Automatic scene inference for 3D object Compositing摘要和简介翻译

17-Automatic scene inference for 3D object Compositing

17-自动场景推理，用于三维物体合成

We present a user-friendly image editing system that support s a drag-and-drop object insertion (where the user merely drags objects into image, and the system automatically places them in 3D and relights them appropriately), post-process illumination editing, and depth-of-field manipulation. Underlying our system is a fully automatic technique for recovering a comprehensive 3D scene model (geometry, illumination, diffuse albedo and camera parameters) from a single, low dynamic range photograph. This is made possible by two novel contributions: an illumination inference algorithm that covers a full lighting model of the scene (including light sources that are not directly visible in thee photograph), and a depth estimation algorithm that combines data-driven depth transfer with geometric reasoning about the scene layout. A user study shows that our system produces perceptually convincing results, and achieves the same level of realism as techniques that require significant user interaction.

- - -

上文这篇关于三维物体合成的摘要提到，系统能从单张照片中恢复一个完整的三维场景模型。请列出该模型包含的全部组成部分。

原始记录:
- - -

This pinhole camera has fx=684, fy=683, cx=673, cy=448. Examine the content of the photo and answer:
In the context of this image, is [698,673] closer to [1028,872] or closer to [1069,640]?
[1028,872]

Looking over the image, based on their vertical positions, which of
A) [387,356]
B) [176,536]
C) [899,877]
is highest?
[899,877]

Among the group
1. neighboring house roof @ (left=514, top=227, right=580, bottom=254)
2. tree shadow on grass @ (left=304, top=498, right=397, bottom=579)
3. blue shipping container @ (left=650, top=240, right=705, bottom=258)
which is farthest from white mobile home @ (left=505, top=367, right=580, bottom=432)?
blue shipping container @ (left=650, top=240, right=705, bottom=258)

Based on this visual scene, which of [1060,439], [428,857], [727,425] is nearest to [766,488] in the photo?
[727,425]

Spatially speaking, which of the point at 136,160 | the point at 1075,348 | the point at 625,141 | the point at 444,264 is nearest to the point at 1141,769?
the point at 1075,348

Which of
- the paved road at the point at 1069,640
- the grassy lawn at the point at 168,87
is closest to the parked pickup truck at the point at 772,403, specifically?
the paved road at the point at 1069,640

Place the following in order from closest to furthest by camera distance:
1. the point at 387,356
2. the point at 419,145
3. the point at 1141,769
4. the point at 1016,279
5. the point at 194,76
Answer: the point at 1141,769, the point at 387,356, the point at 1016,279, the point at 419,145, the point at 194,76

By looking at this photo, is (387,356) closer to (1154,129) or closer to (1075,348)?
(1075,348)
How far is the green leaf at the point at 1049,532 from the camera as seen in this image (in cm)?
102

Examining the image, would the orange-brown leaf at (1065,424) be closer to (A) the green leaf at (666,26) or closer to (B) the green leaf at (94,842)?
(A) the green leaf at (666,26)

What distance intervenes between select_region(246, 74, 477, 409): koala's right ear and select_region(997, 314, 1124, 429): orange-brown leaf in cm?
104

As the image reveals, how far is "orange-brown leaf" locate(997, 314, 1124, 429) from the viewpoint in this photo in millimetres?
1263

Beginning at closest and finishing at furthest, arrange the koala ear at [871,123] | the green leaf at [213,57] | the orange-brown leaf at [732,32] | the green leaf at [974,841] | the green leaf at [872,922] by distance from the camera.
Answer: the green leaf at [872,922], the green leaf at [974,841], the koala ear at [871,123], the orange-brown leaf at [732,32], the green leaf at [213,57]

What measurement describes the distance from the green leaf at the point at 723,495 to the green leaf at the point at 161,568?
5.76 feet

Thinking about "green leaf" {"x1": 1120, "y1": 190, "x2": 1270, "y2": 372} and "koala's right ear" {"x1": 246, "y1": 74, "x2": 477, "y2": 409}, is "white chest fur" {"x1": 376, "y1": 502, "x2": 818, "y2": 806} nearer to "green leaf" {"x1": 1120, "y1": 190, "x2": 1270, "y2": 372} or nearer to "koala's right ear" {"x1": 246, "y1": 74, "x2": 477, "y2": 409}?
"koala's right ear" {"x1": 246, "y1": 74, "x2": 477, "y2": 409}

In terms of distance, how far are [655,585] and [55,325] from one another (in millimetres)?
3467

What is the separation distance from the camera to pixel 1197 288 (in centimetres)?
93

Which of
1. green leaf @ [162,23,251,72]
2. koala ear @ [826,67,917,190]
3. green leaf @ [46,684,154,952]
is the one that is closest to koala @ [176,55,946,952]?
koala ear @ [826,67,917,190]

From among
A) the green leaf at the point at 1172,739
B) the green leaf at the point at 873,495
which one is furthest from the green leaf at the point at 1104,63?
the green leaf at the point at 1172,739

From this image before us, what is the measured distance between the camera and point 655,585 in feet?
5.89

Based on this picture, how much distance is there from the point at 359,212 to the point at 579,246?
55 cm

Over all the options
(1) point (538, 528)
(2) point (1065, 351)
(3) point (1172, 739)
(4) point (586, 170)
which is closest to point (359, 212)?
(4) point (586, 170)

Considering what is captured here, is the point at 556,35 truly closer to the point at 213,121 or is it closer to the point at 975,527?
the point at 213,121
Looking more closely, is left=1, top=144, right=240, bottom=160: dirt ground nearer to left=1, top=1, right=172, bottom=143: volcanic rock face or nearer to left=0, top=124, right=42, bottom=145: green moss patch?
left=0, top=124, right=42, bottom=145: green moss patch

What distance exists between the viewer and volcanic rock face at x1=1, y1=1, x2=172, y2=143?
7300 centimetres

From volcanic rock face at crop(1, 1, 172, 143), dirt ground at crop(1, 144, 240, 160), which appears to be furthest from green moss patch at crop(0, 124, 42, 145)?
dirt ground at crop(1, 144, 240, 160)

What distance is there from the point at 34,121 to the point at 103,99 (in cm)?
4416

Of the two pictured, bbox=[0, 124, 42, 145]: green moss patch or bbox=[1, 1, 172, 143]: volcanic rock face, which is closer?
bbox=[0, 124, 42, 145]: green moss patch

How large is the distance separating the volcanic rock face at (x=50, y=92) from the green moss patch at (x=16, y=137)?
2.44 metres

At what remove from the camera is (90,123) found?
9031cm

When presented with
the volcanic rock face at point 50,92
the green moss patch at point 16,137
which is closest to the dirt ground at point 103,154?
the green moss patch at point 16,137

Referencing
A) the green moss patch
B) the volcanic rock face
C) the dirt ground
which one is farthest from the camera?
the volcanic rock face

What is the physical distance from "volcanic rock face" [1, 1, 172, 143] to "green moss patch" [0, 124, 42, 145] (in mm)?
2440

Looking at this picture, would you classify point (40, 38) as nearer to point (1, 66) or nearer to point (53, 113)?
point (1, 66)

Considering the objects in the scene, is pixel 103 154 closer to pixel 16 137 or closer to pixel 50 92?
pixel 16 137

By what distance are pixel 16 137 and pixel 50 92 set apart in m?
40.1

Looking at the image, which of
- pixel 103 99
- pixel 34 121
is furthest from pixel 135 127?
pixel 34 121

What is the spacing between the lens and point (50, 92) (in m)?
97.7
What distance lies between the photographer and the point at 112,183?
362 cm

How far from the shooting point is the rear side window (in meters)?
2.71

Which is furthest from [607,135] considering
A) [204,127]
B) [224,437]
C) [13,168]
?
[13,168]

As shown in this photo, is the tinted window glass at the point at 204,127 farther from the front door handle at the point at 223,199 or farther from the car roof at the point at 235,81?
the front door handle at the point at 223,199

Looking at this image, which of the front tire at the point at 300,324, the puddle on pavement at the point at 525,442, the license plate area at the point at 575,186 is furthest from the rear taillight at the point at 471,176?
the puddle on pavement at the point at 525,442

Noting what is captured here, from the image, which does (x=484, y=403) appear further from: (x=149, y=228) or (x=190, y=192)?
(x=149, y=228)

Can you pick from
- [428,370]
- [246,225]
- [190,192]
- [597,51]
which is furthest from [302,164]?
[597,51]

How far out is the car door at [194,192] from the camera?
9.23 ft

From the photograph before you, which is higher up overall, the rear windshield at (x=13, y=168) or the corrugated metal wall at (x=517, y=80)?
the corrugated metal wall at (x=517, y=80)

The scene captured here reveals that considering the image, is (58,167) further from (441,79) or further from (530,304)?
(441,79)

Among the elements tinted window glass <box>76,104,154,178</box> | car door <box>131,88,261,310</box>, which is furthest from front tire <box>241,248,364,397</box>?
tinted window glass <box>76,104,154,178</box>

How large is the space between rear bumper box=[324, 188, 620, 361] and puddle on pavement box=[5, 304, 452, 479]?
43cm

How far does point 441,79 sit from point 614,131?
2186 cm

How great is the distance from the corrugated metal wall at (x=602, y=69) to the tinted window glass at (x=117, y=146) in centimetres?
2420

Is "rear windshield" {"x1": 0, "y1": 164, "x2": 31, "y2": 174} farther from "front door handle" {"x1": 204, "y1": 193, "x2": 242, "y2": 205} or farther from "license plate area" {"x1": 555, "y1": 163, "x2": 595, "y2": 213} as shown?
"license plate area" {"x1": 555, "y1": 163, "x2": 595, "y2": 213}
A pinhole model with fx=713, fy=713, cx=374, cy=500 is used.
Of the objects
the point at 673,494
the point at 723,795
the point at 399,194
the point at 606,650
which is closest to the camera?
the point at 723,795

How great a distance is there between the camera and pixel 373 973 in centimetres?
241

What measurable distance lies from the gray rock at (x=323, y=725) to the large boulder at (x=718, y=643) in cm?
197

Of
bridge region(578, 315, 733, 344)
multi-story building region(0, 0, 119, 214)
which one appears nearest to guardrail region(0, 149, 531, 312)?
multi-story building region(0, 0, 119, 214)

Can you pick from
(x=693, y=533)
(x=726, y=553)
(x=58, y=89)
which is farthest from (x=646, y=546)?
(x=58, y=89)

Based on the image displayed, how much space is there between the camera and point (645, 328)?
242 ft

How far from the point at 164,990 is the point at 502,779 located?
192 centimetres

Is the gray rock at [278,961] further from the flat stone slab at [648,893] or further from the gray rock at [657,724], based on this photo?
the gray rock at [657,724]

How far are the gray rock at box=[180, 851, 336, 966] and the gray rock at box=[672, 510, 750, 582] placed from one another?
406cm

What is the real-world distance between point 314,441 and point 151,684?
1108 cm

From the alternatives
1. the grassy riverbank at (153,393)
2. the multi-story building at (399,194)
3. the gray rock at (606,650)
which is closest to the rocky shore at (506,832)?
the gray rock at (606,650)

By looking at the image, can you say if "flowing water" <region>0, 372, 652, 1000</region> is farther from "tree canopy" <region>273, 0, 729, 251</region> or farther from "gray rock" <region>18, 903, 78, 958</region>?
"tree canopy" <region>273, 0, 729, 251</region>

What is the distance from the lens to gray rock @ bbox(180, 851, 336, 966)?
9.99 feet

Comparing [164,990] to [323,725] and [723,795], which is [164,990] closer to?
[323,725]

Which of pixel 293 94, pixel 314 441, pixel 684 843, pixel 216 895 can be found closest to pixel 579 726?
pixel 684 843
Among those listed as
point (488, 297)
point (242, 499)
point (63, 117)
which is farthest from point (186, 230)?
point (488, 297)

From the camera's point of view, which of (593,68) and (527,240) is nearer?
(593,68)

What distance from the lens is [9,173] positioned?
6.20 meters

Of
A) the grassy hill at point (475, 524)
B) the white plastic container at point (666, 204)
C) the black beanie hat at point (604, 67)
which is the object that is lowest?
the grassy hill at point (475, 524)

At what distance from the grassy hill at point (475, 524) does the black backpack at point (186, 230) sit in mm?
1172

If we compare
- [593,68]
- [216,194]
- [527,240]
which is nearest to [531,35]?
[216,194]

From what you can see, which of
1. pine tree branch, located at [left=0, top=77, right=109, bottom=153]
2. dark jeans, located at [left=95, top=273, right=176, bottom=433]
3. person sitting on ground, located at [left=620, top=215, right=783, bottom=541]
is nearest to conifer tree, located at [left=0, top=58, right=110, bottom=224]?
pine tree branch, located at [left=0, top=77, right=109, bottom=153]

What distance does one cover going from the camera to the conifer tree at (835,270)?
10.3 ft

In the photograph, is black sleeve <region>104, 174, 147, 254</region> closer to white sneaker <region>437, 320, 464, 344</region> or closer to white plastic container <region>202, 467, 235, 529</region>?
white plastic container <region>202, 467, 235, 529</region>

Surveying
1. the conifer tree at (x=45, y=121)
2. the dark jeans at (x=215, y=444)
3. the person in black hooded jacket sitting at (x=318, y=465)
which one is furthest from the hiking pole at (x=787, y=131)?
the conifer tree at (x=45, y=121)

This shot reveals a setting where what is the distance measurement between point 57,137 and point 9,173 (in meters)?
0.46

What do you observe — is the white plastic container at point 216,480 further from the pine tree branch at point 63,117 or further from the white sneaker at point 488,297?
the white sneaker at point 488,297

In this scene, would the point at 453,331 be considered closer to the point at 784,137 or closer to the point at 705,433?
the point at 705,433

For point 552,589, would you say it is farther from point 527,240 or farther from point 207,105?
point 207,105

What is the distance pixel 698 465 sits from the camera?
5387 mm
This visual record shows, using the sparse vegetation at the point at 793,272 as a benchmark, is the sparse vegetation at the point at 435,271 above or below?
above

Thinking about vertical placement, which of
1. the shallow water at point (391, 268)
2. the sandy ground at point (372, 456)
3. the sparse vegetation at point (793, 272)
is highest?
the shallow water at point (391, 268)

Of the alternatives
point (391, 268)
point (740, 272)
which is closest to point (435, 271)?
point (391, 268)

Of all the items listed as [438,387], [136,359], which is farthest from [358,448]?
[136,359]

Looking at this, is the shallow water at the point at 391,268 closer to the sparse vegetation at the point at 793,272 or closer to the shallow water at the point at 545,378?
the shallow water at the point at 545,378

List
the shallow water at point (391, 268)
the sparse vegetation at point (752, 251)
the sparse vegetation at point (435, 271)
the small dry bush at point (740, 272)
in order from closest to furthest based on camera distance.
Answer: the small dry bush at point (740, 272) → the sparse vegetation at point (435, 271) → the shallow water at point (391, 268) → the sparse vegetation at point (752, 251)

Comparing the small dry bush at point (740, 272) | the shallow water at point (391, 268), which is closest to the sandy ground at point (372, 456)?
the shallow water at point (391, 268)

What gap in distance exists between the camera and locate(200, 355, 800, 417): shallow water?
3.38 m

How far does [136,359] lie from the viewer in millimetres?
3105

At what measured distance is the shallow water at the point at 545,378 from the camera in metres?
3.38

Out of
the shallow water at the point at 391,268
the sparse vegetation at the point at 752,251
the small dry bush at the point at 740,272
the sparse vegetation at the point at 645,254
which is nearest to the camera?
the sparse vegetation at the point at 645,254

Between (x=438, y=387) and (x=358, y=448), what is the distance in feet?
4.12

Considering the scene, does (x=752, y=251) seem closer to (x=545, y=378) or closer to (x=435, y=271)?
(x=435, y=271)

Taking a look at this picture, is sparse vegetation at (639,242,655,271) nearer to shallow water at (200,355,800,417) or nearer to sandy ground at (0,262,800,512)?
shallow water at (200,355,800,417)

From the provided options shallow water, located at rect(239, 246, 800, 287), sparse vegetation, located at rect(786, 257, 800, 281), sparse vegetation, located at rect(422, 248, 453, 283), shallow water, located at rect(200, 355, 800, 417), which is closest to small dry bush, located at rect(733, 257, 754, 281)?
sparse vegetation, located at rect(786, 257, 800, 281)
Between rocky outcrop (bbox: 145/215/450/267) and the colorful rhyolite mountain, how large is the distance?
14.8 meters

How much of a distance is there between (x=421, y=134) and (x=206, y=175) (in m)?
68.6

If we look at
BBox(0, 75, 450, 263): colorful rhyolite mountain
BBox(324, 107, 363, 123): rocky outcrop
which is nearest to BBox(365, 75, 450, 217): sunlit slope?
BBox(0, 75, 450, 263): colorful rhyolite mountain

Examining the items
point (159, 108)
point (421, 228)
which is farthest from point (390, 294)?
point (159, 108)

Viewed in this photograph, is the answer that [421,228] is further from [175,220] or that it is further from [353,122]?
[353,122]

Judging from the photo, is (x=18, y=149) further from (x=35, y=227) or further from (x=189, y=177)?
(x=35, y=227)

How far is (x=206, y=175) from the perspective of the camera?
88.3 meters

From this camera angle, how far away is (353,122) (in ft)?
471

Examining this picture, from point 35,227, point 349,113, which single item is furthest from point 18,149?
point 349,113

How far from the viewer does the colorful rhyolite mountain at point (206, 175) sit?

- - -

练习作答: 几何结构（geometry）、光照（illumination）、漫反射反照率（diffuse albedo）、相机参数（camera parameters）。